Ici et maintenant
Un lecteur du Brennpunkt relevait récemment qu’il est essentiel pour notre revue de porter un regard critique sur les politiques nationales ainsi que sur l’activité économique menée au pays, et d’analyser leurs incidences sur la situation des populations du Sud global. Il a raison. Dans le système-monde que nous connaissons, les réalités des populations précarisées et celles des favorisées sont fondamentalement intriquées. Les relations entre ces pôles perpétuent des rapports de domination et de dépendance que la mégamachine est parvenue à imposer jusqu’à ce jour avec une puissante résilience. Maria Mies et Veronika Bennhold-Thomsen, écoféministes pionnières un peu oubliées, écrivaient fort à-propos en 1997 : « Dans un monde fini, des aspirations telles que la croissance illimitée ne peuvent se réaliser qu’aux dépens de l’autre. Autrement dit, il ne peut y avoir de progrès d’un côté sans régression de l’autre, il ne peut exister de développement pour certains sans un sous-développement de l’autre. » (La Subsistance).
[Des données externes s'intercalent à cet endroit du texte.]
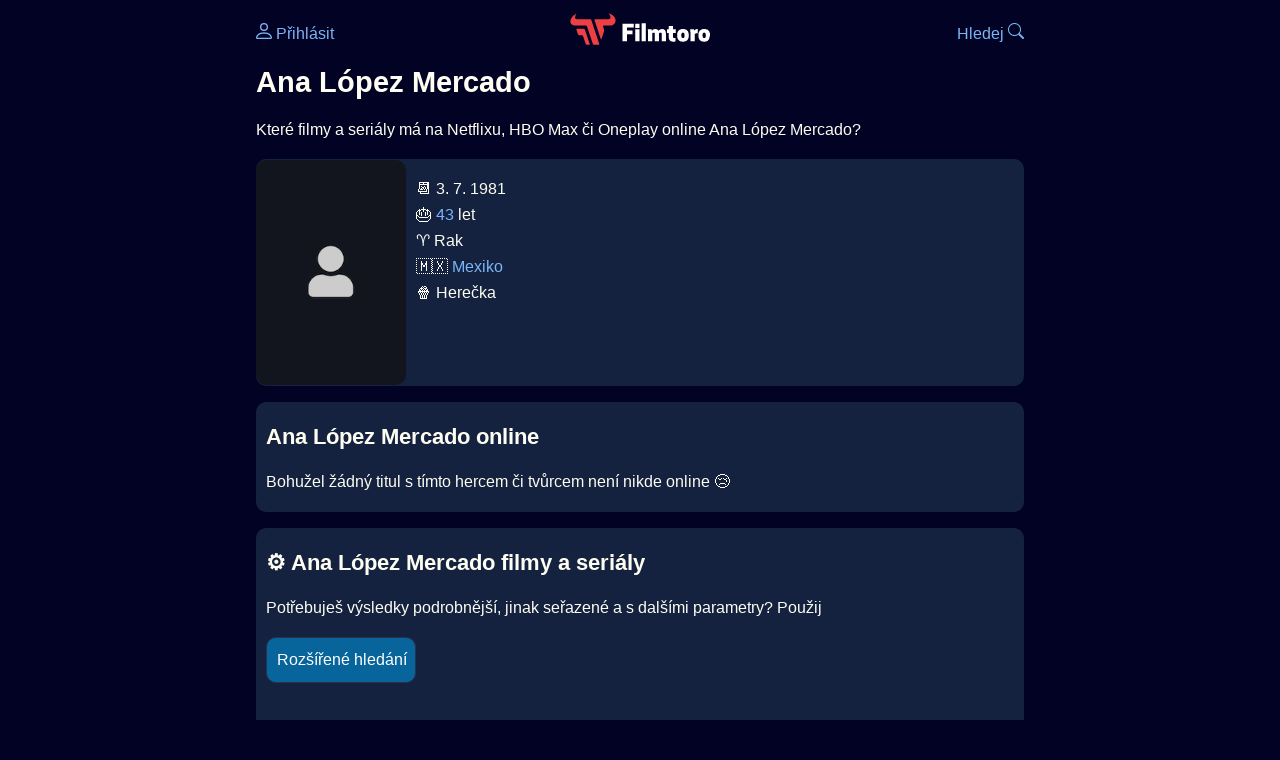

--- FILE ---
content_type: text/html; charset=utf-8
request_url: https://www.google.com/recaptcha/api2/aframe
body_size: 267
content:
<!DOCTYPE HTML><html><head><meta http-equiv="content-type" content="text/html; charset=UTF-8"></head><body><script nonce="p9NPDZh0zLYNIN6lcv_gVg">/** Anti-fraud and anti-abuse applications only. See google.com/recaptcha */ try{var clients={'sodar':'https://pagead2.googlesyndication.com/pagead/sodar?'};window.addEventListener("message",function(a){try{if(a.source===window.parent){var b=JSON.parse(a.data);var c=clients[b['id']];if(c){var d=document.createElement('img');d.src=c+b['params']+'&rc='+(localStorage.getItem("rc::a")?sessionStorage.getItem("rc::b"):"");window.document.body.appendChild(d);sessionStorage.setItem("rc::e",parseInt(sessionStorage.getItem("rc::e")||0)+1);localStorage.setItem("rc::h",'1769091908393');}}}catch(b){}});window.parent.postMessage("_grecaptcha_ready", "*");}catch(b){}</script></body></html>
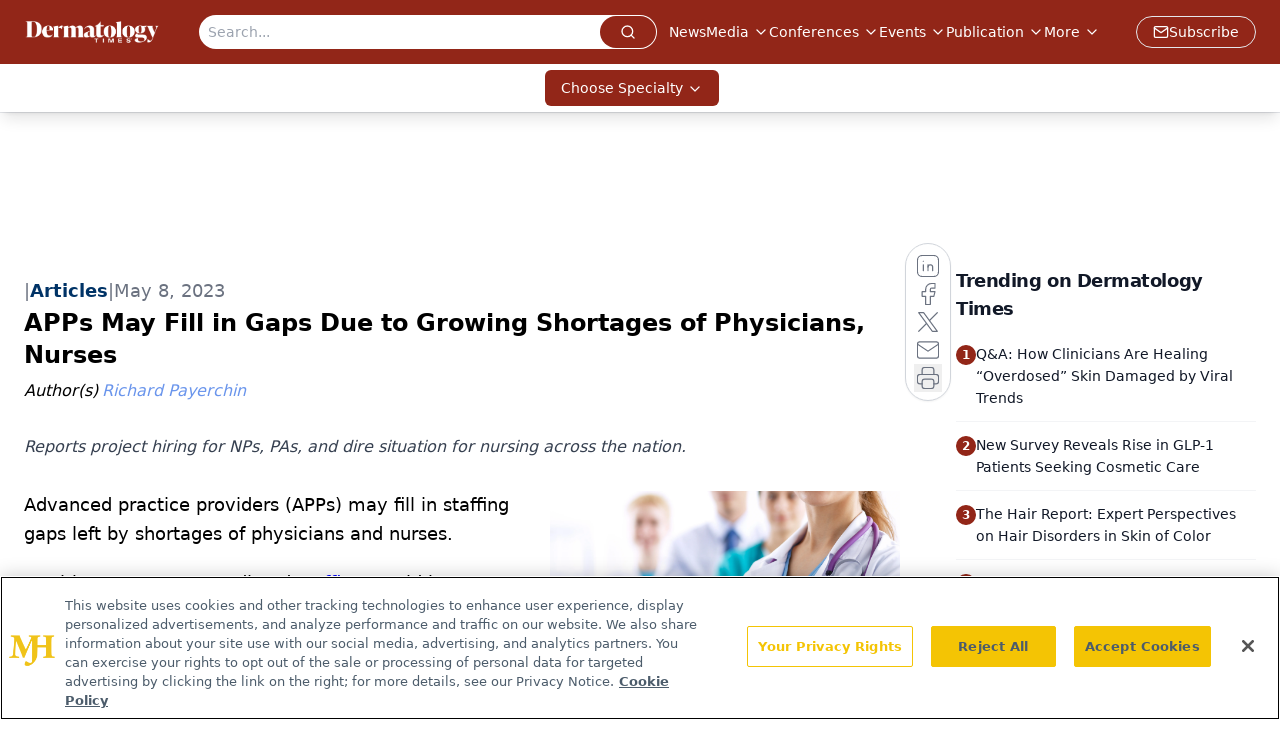

--- FILE ---
content_type: text/html; charset=utf-8
request_url: https://www.google.com/recaptcha/api2/aframe
body_size: 180
content:
<!DOCTYPE HTML><html><head><meta http-equiv="content-type" content="text/html; charset=UTF-8"></head><body><script nonce="pbm7pcdKhbrg59fAUnh-1g">/** Anti-fraud and anti-abuse applications only. See google.com/recaptcha */ try{var clients={'sodar':'https://pagead2.googlesyndication.com/pagead/sodar?'};window.addEventListener("message",function(a){try{if(a.source===window.parent){var b=JSON.parse(a.data);var c=clients[b['id']];if(c){var d=document.createElement('img');d.src=c+b['params']+'&rc='+(localStorage.getItem("rc::a")?sessionStorage.getItem("rc::b"):"");window.document.body.appendChild(d);sessionStorage.setItem("rc::e",parseInt(sessionStorage.getItem("rc::e")||0)+1);localStorage.setItem("rc::h",'1763511294146');}}}catch(b){}});window.parent.postMessage("_grecaptcha_ready", "*");}catch(b){}</script></body></html>

--- FILE ---
content_type: application/javascript
request_url: https://api.lightboxcdn.com/z9gd/43385/www.dermatologytimes.com/jsonp/z?cb=1763511293017&dre=l&callback=jQuery112407625426309933503_1763511292996&_=1763511292997
body_size: 1176
content:
jQuery112407625426309933503_1763511292996({"dre":"l","success":true,"response":"N4IgLgziBcCMDsA2AzAVlrATATjQFkwBoQATAQxhACMBzAKioCc6yAbAHwEEAHb1gUwCkVMAwC2DCHQDGVBgFc6JVgBIADAD0AVgD8x7WMlgA6NadOCAbjpI6AZju6MAlmLKMAngGUA9nbAA7u78ACoe3PzsAEo-VD5gghA6jDb0.[base64].B8MFA0h88lJngA-iUyL1KABVErOMD8EgAAi8YCpVwlIF6YG6us1xLlaGIrBpNHN8g90FFAA5kKY1IhYMQ8b1dbkafxKJxei5KQB6ABy.ACuoAmj5GGVHYx-H6aW6fIGQLMABLF0vOcsGo3QasNRuOzWk0oksAVqsZziO3LObjuxOtvDITCwzs0vElXv6w0TkAZgtgBpW5P8VMUYijyiwYPGDAn2AK4zyufal0efur41eTvmjyUdo-VjyMRUeRQb1Uv6gbINgxjYIgmCoAAvsQEDyNI0hXFA0AuvI.BQUAA__"});

--- FILE ---
content_type: text/plain; charset=utf-8
request_url: https://fp.dermatologytimes.com/NLwY/aJbWmg/g1o?q=vnFC4dZv8NpwPrIAgVP2
body_size: -57
content:
1pMMHFEPudQKFW9Vpp7z7gEQkcwIovPdT+nKu3CDZqScJ91/hB/OcriQbsnS+GDh4ilVEFEdNIX7VG3l7HvdnJE6PBYmRA==

--- FILE ---
content_type: application/javascript
request_url: https://www.lightboxcdn.com/vendor/fa946f4d-0374-48c6-984d-ad48b4a43695/lightbox.js?cb=1763511291079
body_size: 323
content:
(function(){if(window.location.href.indexOf('boxqamode')>0){window.sessionStorage.setItem('xdibx_boxqamode', 1);}var a=document,b=a.createElement('script');b.type='text/javascript';b.async=!0;b.src=(a.location.protocol.toString().indexOf('http') === 0 ? '' : 'https:') + '//www.lightboxcdn.com/vendor/fa946f4d-0374-48c6-984d-ad48b4a43695/user'+((window.sessionStorage.getItem('xdibx_boxqamode')==1)?'_qa':'')+'.js?cb=638987250976011392';a=a.getElementsByTagName('script')[0];a.parentNode.insertBefore(b,a)})();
Contrairement à ce qui est répété ad nauseam, ce monde fini ne pose pas prioritairement la question des générations futures. « Care for the future » ne peut détourner du « care for the present ». Le monde fini, tel qu’il est aujourd’hui, affecte des générations actuelles, spoliées, précarisées, pillées, exploitées, chassées de leur espace de vie et de substance.
Prendre conscience de cet état de fait n’est pas chose aisée, tant le mode et le niveau de vie de la moyenne occidentale sont perçus par les Occidentaux comme une évidence. L’autre est invisibilisé. Tout, de la publicité commerciale au discours onusien, incite à se convaincre que ce mode de vie est compatible avec un développement durable universel, profitable à toutes les habitantes de la terre. Le seul développement envisagé pour les nations « en voie de développement » est précisément « un développement de rattrapage » dont l’avènement serait inexorable. Au meilleur des cas, on aime, naïvement, y croire, fermant les yeux sur ce qu’on n’a pas envie de voir ; au pire, on érige avec cynisme les écrans de fumée que requiert le business as usual. Les injustices structurelles, les inégalités sociales, la persistance de la grande pauvreté et les mécanismes d’oppression inhérents au capitalisme financiarisé sont soigneusement drapés dans le voile mystificateur de vaporeux critères ESG (pour Environment, Social, Governance) et de la bien-pensante responsabilité sociétale des entreprises, nouveaux atouts-charmes des classes dirigeantes, devenus, par la même occasion, des business florissants.
Les expressions de l’asymétrie caractéristique de l’économie mondiale sont néanmoins légion. Nous évoquons dans ces pages la mécanique néocoloniale du commerce international. Les multinationales de l’agro-industrie déversent au Brésil quantité de pesticides interdits dans l’UE. Ces produits toxiques, pulvérisés par voie aérienne, affectent la santé des travailleur·euse·s agricoles et des communautés locales, sans parler de leur impact écologique. L’objectif est de récolter le plus possible de fruits et de légumes destinés à l’export. Ce trafic est connu, mais puisque les titres boursiers des agro-industriels responsables « performent bien », personne, ou quasi personne, ne se préoccupe de connaître le volume de ces actifs financiers détenus par les fonds d’investissement luxembourgeois. Pourtant, les choses sont liées.